Mas também quais as provas que a Justiça usou para desqualificar a caracterização de trabalho escravo, se o retorno à casa do patrão se deu após uma decisão liminar e por que o auditor fiscal que coordenou a ação está sofrendo processo administrativo.
E solicita que a Comissão peça ao Brasil que explique como vem combatendo o trabalho escravo doméstico, que medidas toma para evitar casos parecidos com o de Sônia e se os atores públicos envolvidos no combate do crime e reinserção de vítimas estão conseguindo fazer seu trabalho.
“O caso da Sônia é gravíssimo pois as instâncias máximas do sistema de Justiça brasileiro, acessadas por um magistrado, decidiram desqualificar e deslegitimar a atuação de agentes públicos que têm mandato para fazer o que fizeram: resgatar alguém que era claramente vítima de condição escrava e por décadas”, afirma Xavier Plassat, um dos coordenadores do programa de combate à escravidão da CPT e um dos signatários da comunicação à CIDH.
Segundo ele, isso abalou as políticas brasileiras de combate ao trabalho escravo contemporâneo, que resgatam pessoas desde 1995.
A comunicação cita que a Comissão Nacional para a Erradicação do Trabalho Escravo (Conatrae), coordenada pelo Ministério dos Direitos Humanos e da Cidadania, aprovou uma nota pública, em 29 de setembro, afirmando ser “absolutamente inaceitável o processo de retorno da vítima Sônia à cena do crime”.
Questionada pelo UOL, na época da publicação da matéria, sobre as postagens no Instagram, a família Borba afirmou, através de sua assessoria, que “em respeito às decisões da Justiça, não haverá manifestação enquanto perdurar o sigilo”.
Após a repercussão do caso, o desembargador, sua esposa e os quatro filhos do casal assinaram uma nota à imprensa anunciando que vão ingressar na Justiça com pedido de filiação afetiva, garantindo direitos de herança.
Também afirmaram que jamais tolerariam trabalho escravo, “ainda mais contra quem sempre trataram como membro da família”, e que estão colaborando com as autoridades.
Trabalho escravo contemporâneo no Brasil
A Lei Áurea aboliu a escravidão formal em maio de 1888, o que significou que o Estado brasileiro não mais reconhece que alguém seja dono de outra pessoa.
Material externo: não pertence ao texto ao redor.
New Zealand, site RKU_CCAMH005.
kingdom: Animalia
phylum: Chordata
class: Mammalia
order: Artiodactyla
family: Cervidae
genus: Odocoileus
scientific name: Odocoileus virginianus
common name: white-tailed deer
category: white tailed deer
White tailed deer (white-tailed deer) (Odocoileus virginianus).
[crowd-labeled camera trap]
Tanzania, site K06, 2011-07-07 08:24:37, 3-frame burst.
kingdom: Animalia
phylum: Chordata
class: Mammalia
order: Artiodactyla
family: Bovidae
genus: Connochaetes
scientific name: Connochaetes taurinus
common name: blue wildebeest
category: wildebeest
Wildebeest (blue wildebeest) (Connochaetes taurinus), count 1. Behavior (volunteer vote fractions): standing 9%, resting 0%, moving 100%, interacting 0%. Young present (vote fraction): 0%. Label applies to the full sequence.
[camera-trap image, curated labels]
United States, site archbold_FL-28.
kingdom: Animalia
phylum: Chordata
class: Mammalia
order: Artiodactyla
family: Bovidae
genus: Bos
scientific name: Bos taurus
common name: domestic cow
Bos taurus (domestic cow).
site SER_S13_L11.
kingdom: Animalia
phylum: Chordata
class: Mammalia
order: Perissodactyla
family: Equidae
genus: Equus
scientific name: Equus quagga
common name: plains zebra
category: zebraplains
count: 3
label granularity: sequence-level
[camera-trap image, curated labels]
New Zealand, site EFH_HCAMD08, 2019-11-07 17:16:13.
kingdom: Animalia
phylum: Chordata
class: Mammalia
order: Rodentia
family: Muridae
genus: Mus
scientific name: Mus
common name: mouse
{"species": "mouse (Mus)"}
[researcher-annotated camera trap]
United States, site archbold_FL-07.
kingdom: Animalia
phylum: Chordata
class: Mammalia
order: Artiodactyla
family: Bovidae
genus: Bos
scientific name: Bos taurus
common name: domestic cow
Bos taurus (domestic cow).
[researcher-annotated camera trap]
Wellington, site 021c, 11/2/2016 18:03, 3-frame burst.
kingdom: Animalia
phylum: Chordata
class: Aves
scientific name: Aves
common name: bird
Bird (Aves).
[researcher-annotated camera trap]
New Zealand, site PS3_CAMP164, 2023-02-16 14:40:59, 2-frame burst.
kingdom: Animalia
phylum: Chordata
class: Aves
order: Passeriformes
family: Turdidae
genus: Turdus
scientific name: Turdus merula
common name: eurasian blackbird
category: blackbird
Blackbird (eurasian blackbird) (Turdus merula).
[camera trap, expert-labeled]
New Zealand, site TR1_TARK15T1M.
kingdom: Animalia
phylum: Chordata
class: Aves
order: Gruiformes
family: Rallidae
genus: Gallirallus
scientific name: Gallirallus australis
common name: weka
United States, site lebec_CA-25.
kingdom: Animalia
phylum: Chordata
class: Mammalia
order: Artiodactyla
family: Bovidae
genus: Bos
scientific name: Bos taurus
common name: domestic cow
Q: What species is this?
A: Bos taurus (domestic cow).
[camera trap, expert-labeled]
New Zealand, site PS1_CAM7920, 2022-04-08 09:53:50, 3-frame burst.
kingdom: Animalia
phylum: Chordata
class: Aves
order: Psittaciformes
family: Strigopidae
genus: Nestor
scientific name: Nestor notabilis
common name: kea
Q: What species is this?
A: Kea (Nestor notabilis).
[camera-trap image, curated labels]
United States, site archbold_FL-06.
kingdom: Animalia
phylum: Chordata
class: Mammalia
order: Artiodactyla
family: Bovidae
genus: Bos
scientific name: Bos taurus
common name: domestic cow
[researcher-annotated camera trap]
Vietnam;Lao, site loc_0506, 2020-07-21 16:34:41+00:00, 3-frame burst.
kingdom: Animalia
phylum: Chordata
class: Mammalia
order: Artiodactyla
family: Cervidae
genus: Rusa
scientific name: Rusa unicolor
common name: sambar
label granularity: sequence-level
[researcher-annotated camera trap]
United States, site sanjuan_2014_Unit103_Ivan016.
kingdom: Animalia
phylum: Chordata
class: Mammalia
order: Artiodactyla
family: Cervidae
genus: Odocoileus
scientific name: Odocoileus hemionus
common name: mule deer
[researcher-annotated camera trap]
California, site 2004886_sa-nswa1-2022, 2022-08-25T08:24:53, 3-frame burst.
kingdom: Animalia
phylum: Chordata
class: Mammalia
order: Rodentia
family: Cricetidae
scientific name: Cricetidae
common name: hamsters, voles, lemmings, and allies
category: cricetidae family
Persistiram, contudo, situações que transformam pessoas em instrumentos descartáveis de trabalho, negando a elas sua liberdade e dignidade.
Desde a década de 1940, a legislação brasileira prevê a punição a esse crime. A essas formas dá-se o nome de trabalho escravo contemporâneo, escravidão contemporânea, condições análogas às de escravo.
De acordo com o artigo 149 do Código Penal, quatro elementos podem definir escravidão contemporânea por aqui: trabalho forçado (que envolve cerceamento do direito de ir e vir), servidão por dívida (um cativeiro atrelado a dívidas, muitas vezes fraudulentas), condições degradantes (trabalho que nega a dignidade humana, colocando em risco a saúde e a vida) ou jornada exaustiva (levar ao trabalhador ao completo esgotamento dado à intensidade da exploração, também colocando em risco sua saúde e vida).
Os mais de 61,7 mil trabalhadores resgatados, desde 1995, estavam em fazendas de gado, soja, algodão, café, frutas, erva-mate, batatas, cebola, sisal, na derrubada de mata nativa, na produção de carvão para a siderurgia, na extração de caulim e de minérios, na construção civil, em oficinas de costura, em bordéis, entre outras atividades.
Em 2021 e 2022, 30 pessoas foram resgatadas por ano do trabalho escravo doméstico.
A pecuária bovina é a principal atividade econômica flagrada desde 1995. Números detalhados sobre as ações de combate ao trabalho escravo podem ser encontrados no Painel de Informações e Estatísticas da Inspeção do Trabalho no Brasil.